[Opening EXERCISE TEXT section]
Subject:  State Employee Faithful Performance Blanket Bond Exclusion

The Office of Risk Management issued Insurance Information Notice 2002-2 in February 2002 about the exclusion of coverage under the State Employee Faithful Performance Bond Coverage for all employees, officers, directors, etc. who had committed a dishonest act. The question, "What does a dishonest act encompass?", has been raised by several agencies.

Employee dishonesty is defined in the policy as any dishonest acts committed by an employee acting alone or in collusion with other persons, with the manifest intent to:

1)         Cause you to sustain loss; and also

2)         Obtain financial benefit (other than employee benefits earned in the normal course of employment, including: salaries, commissions, fees, bonuses, promotions, awards, profit sharing or pensions) for:

a)         The "employee"; or        

b)         Any person or organization intended by the "employee" to receive that benefit.
[Closing EXERCISE TEXT section]
[Opening COLLECTED MATERIAL section]
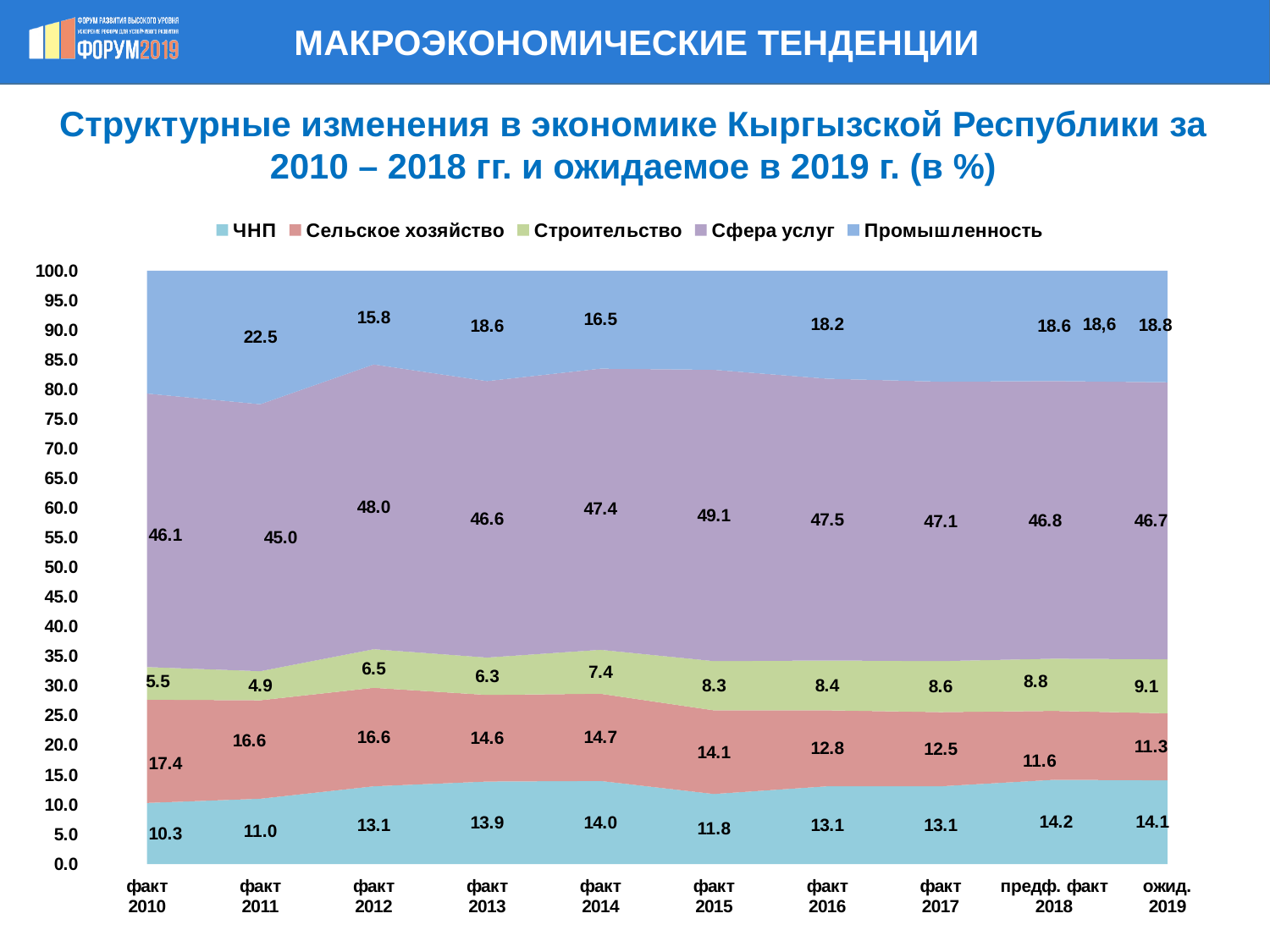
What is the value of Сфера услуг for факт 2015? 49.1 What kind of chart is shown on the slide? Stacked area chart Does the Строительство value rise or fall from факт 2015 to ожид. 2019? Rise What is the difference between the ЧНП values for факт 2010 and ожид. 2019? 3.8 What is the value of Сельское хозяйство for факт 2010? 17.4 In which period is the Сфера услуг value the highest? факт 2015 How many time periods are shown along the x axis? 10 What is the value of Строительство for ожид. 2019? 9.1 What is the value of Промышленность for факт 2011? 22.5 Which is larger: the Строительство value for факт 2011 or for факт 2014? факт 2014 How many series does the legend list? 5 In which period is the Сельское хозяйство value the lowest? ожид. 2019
[Closing COLLECTED MATERIAL section]
## TASK ITEM A
Print everything in the bond exclusion notice from "Subject:  State Employee" down to "by several agencies.".
## TASK ITEM B
Proceed with the bond exclusion notice from the point where it stops.
The listing has nothing to do with the bond exclusion notice.

## TASK RESULT A
Subject:  State Employee Faithful Performance Blanket Bond Exclusion

The Office of Risk Management issued Insurance Information Notice 2002-2 in February 2002 about the exclusion of coverage under the State Employee Faithful Performance Bond Coverage for all employees, officers, directors, etc. who had committed a dishonest act. The question, "What does a dishonest act encompass?", has been raised by several agencies.

## TASK RESULT B
While the commercial insurance market does not provide for a specific definition of the term "dishonest act", below are some examples which would be considered a "dishonest act":

1)         An employee was convicted of a felony wherein he/she was found guilty of committing a dishonest act of stealing or embezzling funds for their own use.

2)         An individual admitted committing a dishonest act by embezzling funds, made restitution and avoided prosecution.

3)         An individual stole property, was confronted, and returned/replaced the property (with or without prosecution).

4)         An employee was discovered to have stolen funds, or anything of value, made restitution, and the employer gave that employee a second chance in the same type of position.